Isola di Creonte, L' [1990]. Una metafora del separatismo lesbo-femminista

Creonte è un personaggio mitologico: è il re di Corinto che condanna a morte Antigone per avere seppellito il corpo del fratello Polinice contro il suo divieto.

Qui Creonte è una donna, amica della narratrice, e le viene offerta la possibilità di vivere fuori dalle regole comuni in un'isola separata dal mondo; ma ella sembra rifiutare, e nell'ambiguità della conclusione il suo gesto potrebbe equivalere ad una condanna a morte.

L'indeterminatezza, il lieve mistero, il non-detto, e ciò che viene solo lasciato intuire, sono alcune delle caratteristiche di questo racconto.

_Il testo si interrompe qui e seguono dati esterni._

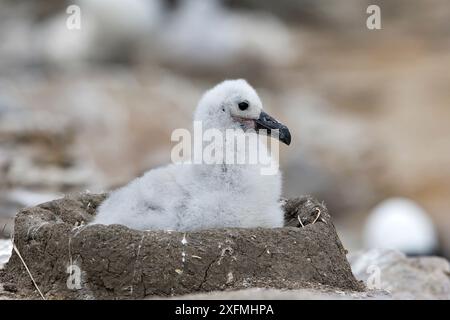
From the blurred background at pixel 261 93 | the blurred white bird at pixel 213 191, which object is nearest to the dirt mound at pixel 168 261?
the blurred white bird at pixel 213 191

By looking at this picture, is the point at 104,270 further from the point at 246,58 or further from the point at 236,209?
the point at 246,58

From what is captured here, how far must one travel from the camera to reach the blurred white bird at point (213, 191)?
734 cm

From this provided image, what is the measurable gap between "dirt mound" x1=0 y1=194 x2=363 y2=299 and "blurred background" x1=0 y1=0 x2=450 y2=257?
12.8 feet

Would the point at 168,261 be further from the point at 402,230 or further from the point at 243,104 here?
the point at 402,230

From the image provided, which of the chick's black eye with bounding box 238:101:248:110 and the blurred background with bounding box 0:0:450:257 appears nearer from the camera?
the chick's black eye with bounding box 238:101:248:110

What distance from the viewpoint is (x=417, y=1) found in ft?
104

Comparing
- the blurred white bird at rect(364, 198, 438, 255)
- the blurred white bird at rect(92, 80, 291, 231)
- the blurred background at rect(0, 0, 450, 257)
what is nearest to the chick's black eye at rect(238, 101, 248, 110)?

Niente dati biografici sull'autrice. Solo una dedica che così recita: "Per tutte le donne che non si riconoscono".
Unica certezza: l'Amandorla è un'associazione culturale che predilige tematiche riguardanti in particolare l'omosessualità femminile; e L'Isola di Creonte di Marisa Strippini è stato pubblicato dopo aver vinto un concorso indetto, appunto, da L'Amandorla.

La scrittura fluente, con scarse virgole, comunica un'idea di pensiero libero, di discorso muto, oppure di contatto telepatico tra due dialoganti; il monologo interiore della narratrice assomiglia a quello dell'Ulisse di Joyce.

Ecco la breve vicenda.
Un gruppo di cinque amiche, tra cui la narratrice ma non Creonte, decide di separarsi dal mondo per rifugiarsi su un'isola deserta. "Il mondo verrebbe a cercarci?", si chiedono.

E così, se ne vanno, all'improvviso.

Vivere nell'isola è difficile.

Occorre costruire tutto e imparare a conoscere il territorio e gli animali: nonostante la fatica e la voglia di cedere esse si accorgono che c'è un altro modo per "camminare", non c'è bisogno di "forza" perché "sulla terra ci si può appoggiare e camminare lo stesso con un senso di benessere".
Si convincono a poco a poco che "al di là del mare c'è il mare", anche perché nessuno le cerca.

Proprio allora arriva Creonte da quel mondo, un po' incerta se restare o meno.

Non si sa se venga per cercare l'amica o per caso o per condannare la fuga.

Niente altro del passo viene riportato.